Problem to solve: Answer with nothing except the number of lines in the listing that include the word "challenge".

# # # # # # #

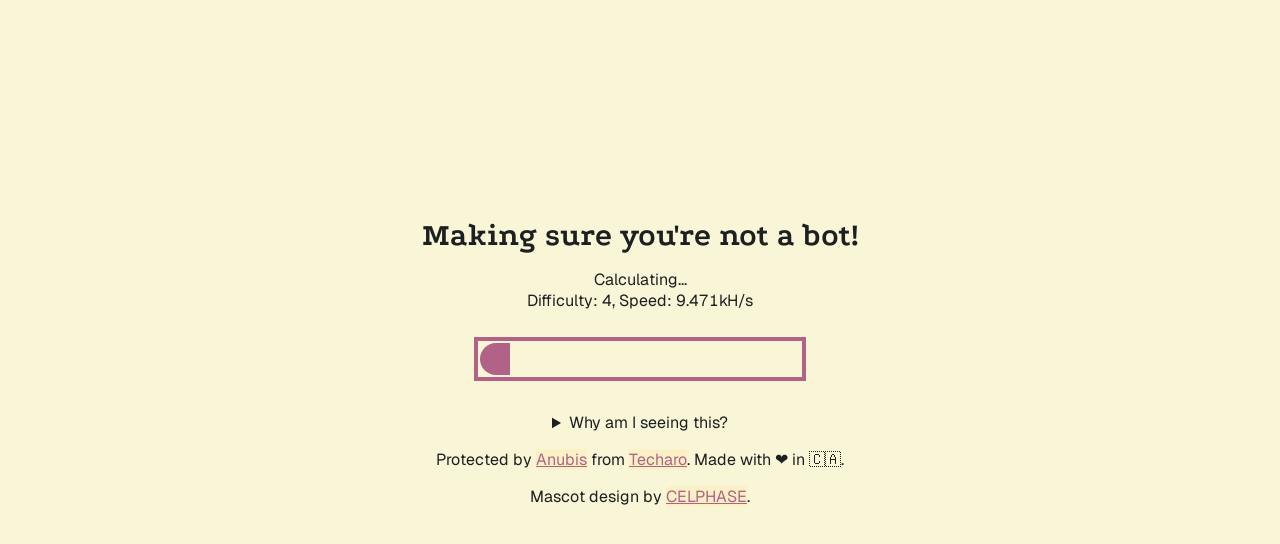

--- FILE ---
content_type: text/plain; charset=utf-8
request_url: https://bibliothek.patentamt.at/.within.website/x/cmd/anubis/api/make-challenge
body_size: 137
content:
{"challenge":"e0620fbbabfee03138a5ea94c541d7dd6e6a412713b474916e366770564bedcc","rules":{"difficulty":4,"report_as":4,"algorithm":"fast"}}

# # # # # # #

Exercise solution: 2